▶ [Activities]:
a: Please list the sports teams and entertainment venues that the article about Charles F. Dolan names.
b: In the article about Charles F. Dolan, retype everything from "The senior Dolan, whose" down to "son James Dolan.".

[Text segment Boundary: Start]

Charles F. Dolan, a media and telecommunications pioneer who founded Cablevision Systems Corp., has died, a family spokesperson said Saturday. He was 98.

Dolan first changed the landscape of television in the 1960s, when he laid cable in lower Manhattan and gambled that people would pay for programs superior to those broadcast for free over the air. He went on to found Home Box Office Inc., later known as HBO, American Movie Classics and launched the country’s first 24-hour cable channel for local news, News 12.

“He’s one of the pioneers of cable television and one of the most brilliant people there is when it comes to programming and seeing what’s ahead,” Ted Turner, the founder of CNN, told Newsday in 1990.

“It is with deep sorrow that we announce the passing of our beloved father and patriarch, Charles Dolan, the visionary founder of HBO and Cablevision,” said a family statement sent by the spokesperson Saturday.

Dolan died of natural causes and was surrounded by his loved ones at the time of his death, according to the family.

“Remembered as both a trailblazer in the television industry and a devoted family man, his legacy will live on,” the family statement said.

Cablevision purchased Newsday Media Group in 2008. Newsday is now owned by Dolan’s son Patrick Dolan.

The senior Dolan, whose primary home was in Cove Neck Village in Oyster Bay Town, expanded beyond television to own a controlling stake in companies that owned Madison Square Garden, Radio City Music Hall, the New York Knicks and the New York Rangers. The teams and sports and entertainment venues are now owned by The Madison Square Garden Company, whose CEO is Charles Dolan’s son James Dolan.

[Text segment Boundary: End]
[Data shown Boundary: Start]

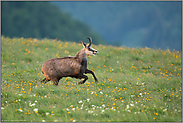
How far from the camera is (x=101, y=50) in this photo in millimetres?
20234

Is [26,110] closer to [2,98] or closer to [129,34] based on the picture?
[2,98]

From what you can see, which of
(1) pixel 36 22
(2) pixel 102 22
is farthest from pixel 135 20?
(1) pixel 36 22

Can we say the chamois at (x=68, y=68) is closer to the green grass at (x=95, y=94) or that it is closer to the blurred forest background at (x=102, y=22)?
the green grass at (x=95, y=94)

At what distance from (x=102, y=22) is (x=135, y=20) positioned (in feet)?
62.0

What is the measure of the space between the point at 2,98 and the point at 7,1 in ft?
166

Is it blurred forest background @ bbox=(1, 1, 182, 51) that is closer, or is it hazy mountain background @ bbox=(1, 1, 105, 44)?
hazy mountain background @ bbox=(1, 1, 105, 44)

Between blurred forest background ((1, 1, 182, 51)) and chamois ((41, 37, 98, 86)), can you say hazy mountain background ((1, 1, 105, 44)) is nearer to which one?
blurred forest background ((1, 1, 182, 51))

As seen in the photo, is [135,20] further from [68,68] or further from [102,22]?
[68,68]

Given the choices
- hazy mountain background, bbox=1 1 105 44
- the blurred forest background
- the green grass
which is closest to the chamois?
the green grass

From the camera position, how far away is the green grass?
855cm

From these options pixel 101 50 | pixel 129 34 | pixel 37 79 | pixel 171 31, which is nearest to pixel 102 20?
pixel 129 34

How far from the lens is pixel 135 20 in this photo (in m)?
112

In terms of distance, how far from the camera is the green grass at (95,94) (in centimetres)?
855

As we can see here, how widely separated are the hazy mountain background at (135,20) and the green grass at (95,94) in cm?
5983
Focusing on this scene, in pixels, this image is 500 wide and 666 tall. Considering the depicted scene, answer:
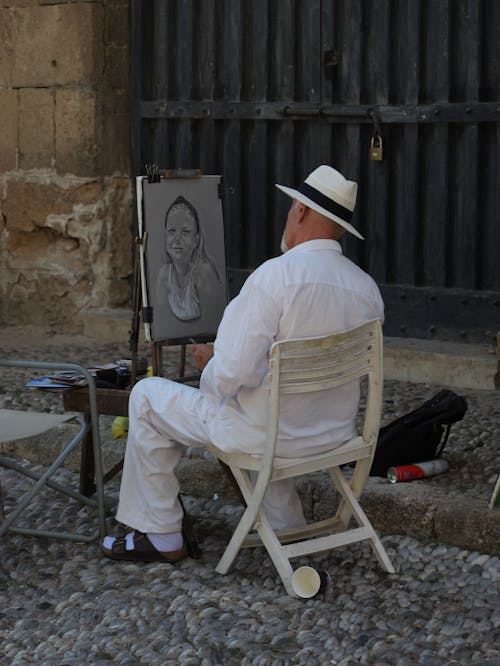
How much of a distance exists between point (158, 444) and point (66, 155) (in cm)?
402

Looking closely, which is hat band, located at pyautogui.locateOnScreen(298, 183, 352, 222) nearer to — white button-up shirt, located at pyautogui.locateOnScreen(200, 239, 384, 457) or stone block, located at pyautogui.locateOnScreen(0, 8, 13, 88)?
white button-up shirt, located at pyautogui.locateOnScreen(200, 239, 384, 457)

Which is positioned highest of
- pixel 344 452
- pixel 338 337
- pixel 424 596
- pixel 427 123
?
pixel 427 123

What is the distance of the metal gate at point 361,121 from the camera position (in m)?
6.84

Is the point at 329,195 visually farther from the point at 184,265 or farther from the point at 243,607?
the point at 243,607

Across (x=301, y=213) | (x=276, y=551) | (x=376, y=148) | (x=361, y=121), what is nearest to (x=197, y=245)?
(x=301, y=213)

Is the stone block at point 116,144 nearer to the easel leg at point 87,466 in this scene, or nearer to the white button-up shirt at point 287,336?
the easel leg at point 87,466

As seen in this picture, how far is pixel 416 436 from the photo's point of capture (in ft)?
17.2

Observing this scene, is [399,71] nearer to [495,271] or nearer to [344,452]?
[495,271]

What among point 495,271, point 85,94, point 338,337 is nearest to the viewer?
point 338,337

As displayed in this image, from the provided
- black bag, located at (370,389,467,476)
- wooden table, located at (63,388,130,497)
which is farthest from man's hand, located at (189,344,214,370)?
black bag, located at (370,389,467,476)

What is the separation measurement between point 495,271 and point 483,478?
6.18ft

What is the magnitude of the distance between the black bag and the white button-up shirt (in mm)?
808

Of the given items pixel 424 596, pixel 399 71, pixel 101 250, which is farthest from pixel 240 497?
pixel 101 250

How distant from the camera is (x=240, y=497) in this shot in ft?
15.7
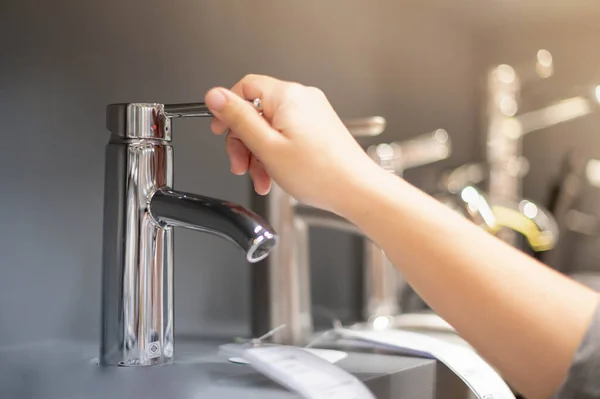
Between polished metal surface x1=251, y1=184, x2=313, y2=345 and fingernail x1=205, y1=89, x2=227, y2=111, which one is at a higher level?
fingernail x1=205, y1=89, x2=227, y2=111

[Data shown Boundary: End]

▶ [Solutions for each task]:
a:
Madison Square Garden
Radio City Music Hall
New York Knicks
New York Rangers

b:
The senior Dolan, whose primary home was in Cove Neck Village in Oyster Bay Town, expanded beyond television to own a controlling stake in companies that owned Madison Square Garden, Radio City Music Hall, the New York Knicks and the New York Rangers. The teams and sports and entertainment venues are now owned by The Madison Square Garden Company, whose CEO is Charles Dolan’s son James Dolan.